So, Bellamy. You can't possibly sell our best player they said! Many assumed Redknapp would take him to Spurs, newly qualified for the CL. Ended up at Cardiff in the league below, did alright. We fucked up Spurs the next year and embarked on a decade plus trophy spree.
Adam Johnson. Had the best job in football.... 10 real tough and smart professionals working their arse off in perfect unison, he had the incisive role so took the plaudits for matchwinning moments. He wasn't fit to lace the boots of half of that dressing room. Don't remember what happened to him.
Navas kept his spot for three years in a team aiming to dominate everything, despite having the worst case of head-down winger syndrome I've ever come accross. We knew he was fast, fit, he could dribble and I swear he could actually hit that bloody ball better than most. But he never ever got to the stage of being able to look up and see what option was needed. Never even got to the stage of instinctively picking based on the state of the game. It was bad option after bad option. Still, nice lad and worked well enough. I just can't see how we ever expected to win much if he was a key attacker, let alone playing the type of football we did.
Gael Clichy. He was WANK. 'Oh, I like Clichy, he can't play much but he can defend a bit'. No. He couldn't. He was hopelessly lost at anything above the mostt basic positional stuff. He had no defensive, last gasp, or covering instinct either. And as for his footballing skills. But yes, he was very fast.

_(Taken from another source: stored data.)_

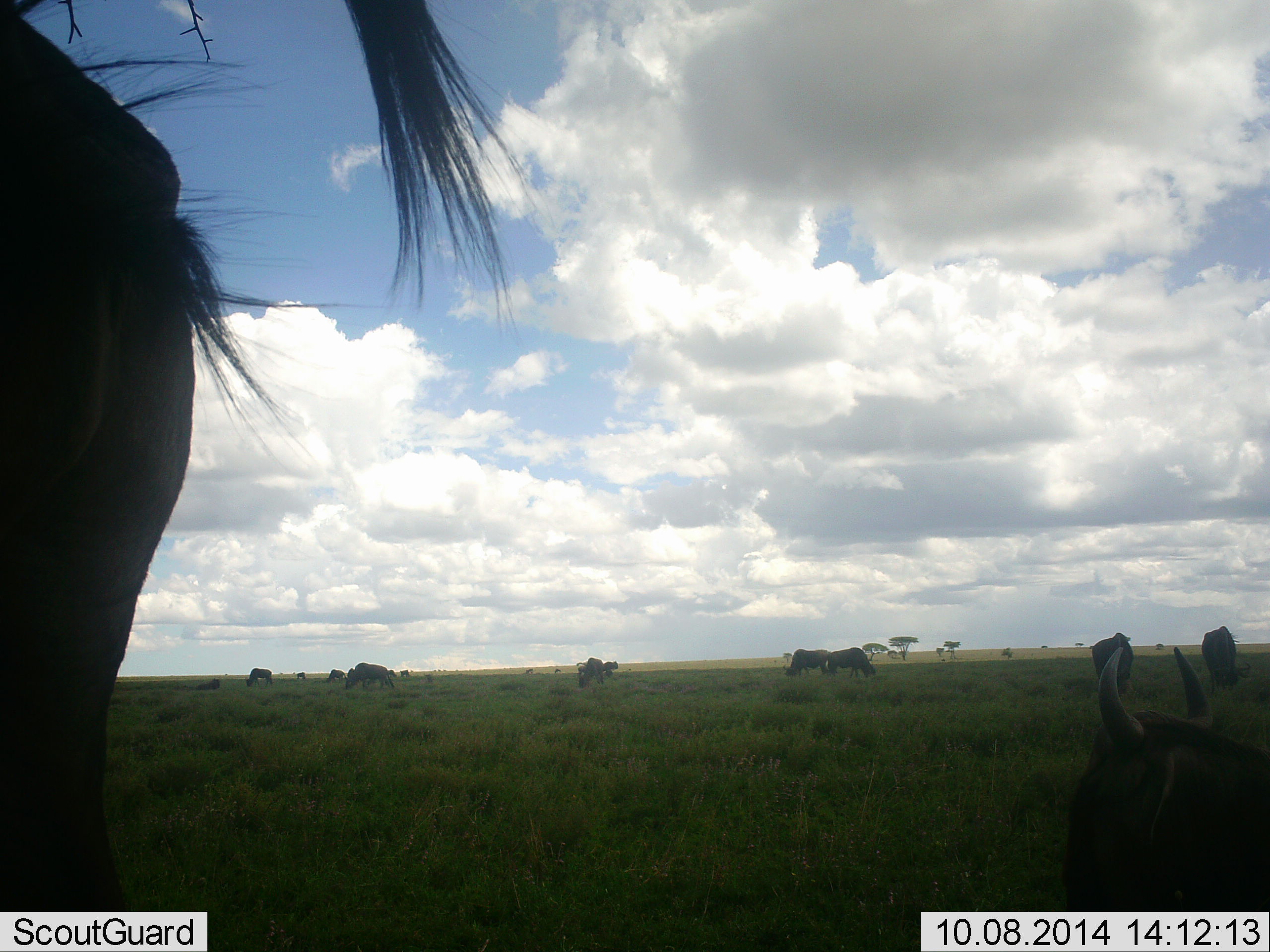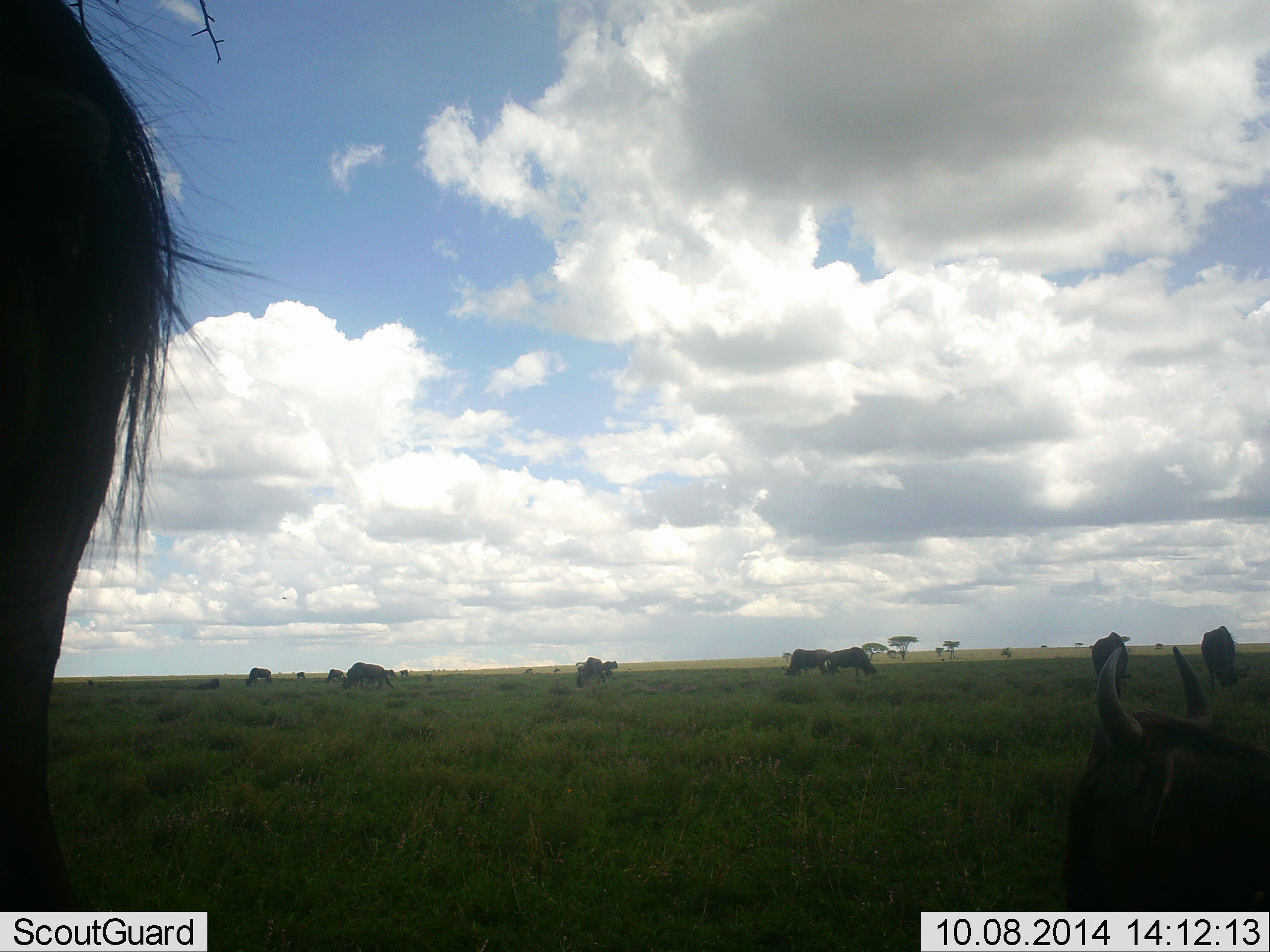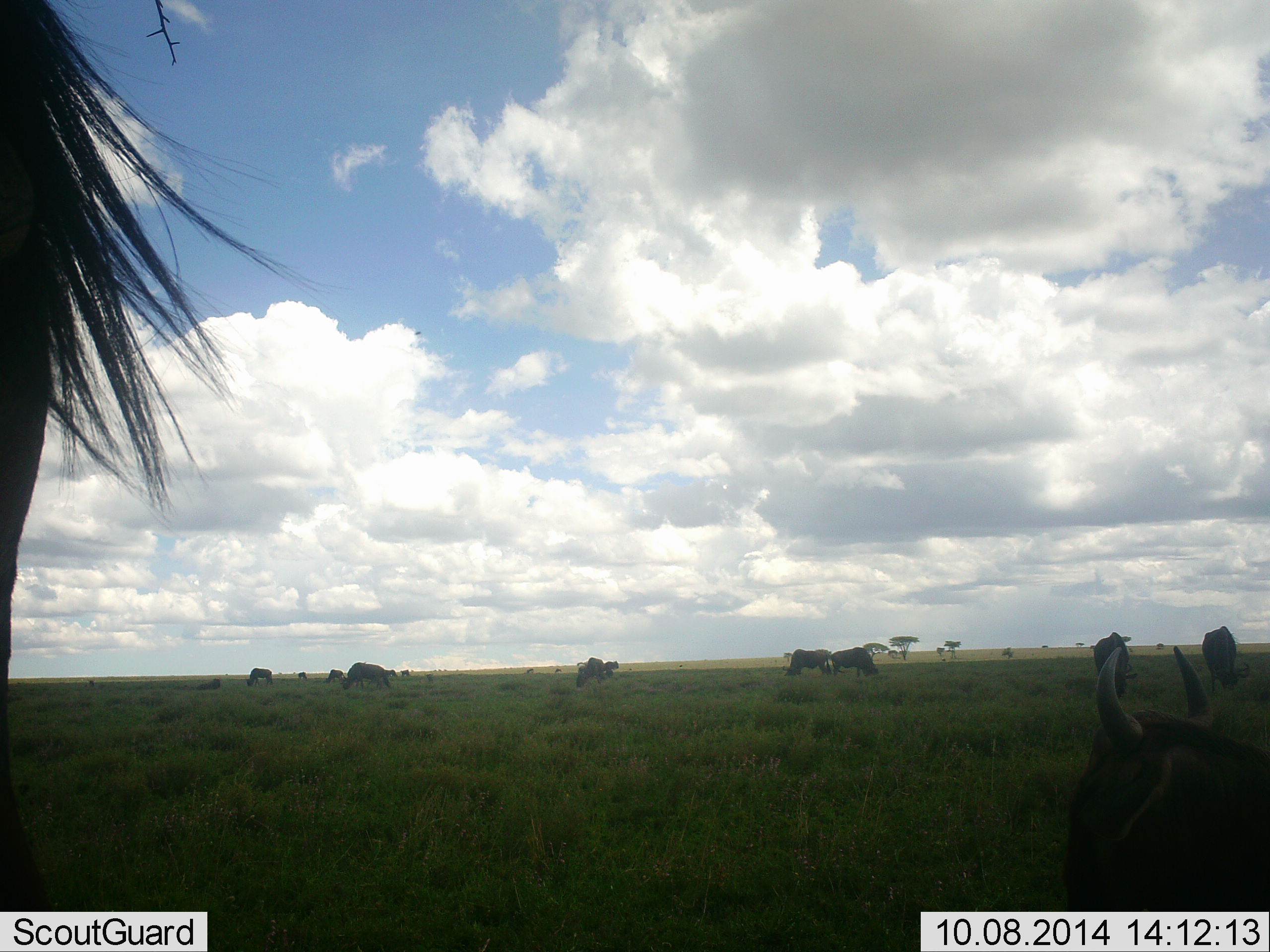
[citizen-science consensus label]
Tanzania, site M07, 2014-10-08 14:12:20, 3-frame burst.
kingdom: Animalia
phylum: Chordata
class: Mammalia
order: Artiodactyla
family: Bovidae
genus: Connochaetes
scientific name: Connochaetes taurinus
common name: blue wildebeest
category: wildebeest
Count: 11-50.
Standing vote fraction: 40%.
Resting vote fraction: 70%.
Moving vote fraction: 20%.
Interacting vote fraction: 0%.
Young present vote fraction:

Corluka is a good shout. He was graceful and intelligent. But slower than most glaciers. His most notable attribute was the knack of being somewhere close by every time a goal was scored against us. Close by, but never involved. Standing still, having used that big Balkan brain to make the decision very early on to write the situation off and preserve his energy and reputation, chosing steadfastly to not get involved with things that might have ended up with him having tried but failed to rescue the situation. I suppose he might have chosen differently, and his intervention or attempt to mitigate the defensive situation, might have worked out well. Vedran, however, somehow instinctively knew that it was better to leave such possibilities to our imagination.
Jo. The boy who broke the mould, demonstrating that you could succeed in being an outcast, a target of fans, and still reasonably end up with the 'over-rated' tag many years later. By the time he returned to the squad, he was as far down the ladder as it's possible for a young player to travel in a few months. Confidence shot, and missing a bunch of technique, leaving us to realise that whatever he'd had that had made him worth buying, it certainly wasn't pace, it surely wasn't skill, it definitely wasn't strength, and it can't ever have been innate attacking instinct or anything remotely recognisable as fighting spirit.
SWP (II). I'm sorry, really. But that season was just not pretty at all. He ended up in midfield with some midfielder in front on the right wing, but that wasn't the problem. It was more the ongoing failure to display any top flight footballing skills.
McManaman? Sure, if we throw Robert Fowler in so they can have a chummy time of it. Early retirement lads! Fill your boots. FAT BASTARD.
I'd say Richard Dunne but.... in retrospect I have him down as a remarkable over-achiever in his earlier years, someone who actually was over-rated, and destined by the law of averages only to disappoint more and more as time went on.
George Weah. Over-rated by me. Was a favourite as an AC Milan player. In retrospect, he was never a Van Basten or even a Desailly. Even accounting for that, I had - have - a hard time accepting how bad he was for us, and the whole episode goes down as a disillusionment I've never been able to face. I will die in denial. He beat 8 players and scored once.
Steve McMahon, over-rated by me. I was young, and pretty much in awe of us having a midfielder who could play 30 yard diagonal passes.
Michael Hughes. My first ever 'pet' signing. He was going to be MINT. I knew it. 90 Minutes magazine new it. Eventually, he was a good player in a W Ham that usually outclassed us despite us having 'moved up in the world'. But that was 5 or 6 years after joining us, during which time he accumulated about half a dozen appearances in a lower-mid table French side.
Tevez... nah, kidding. He'd walk into any of our teams at any stage, to this day.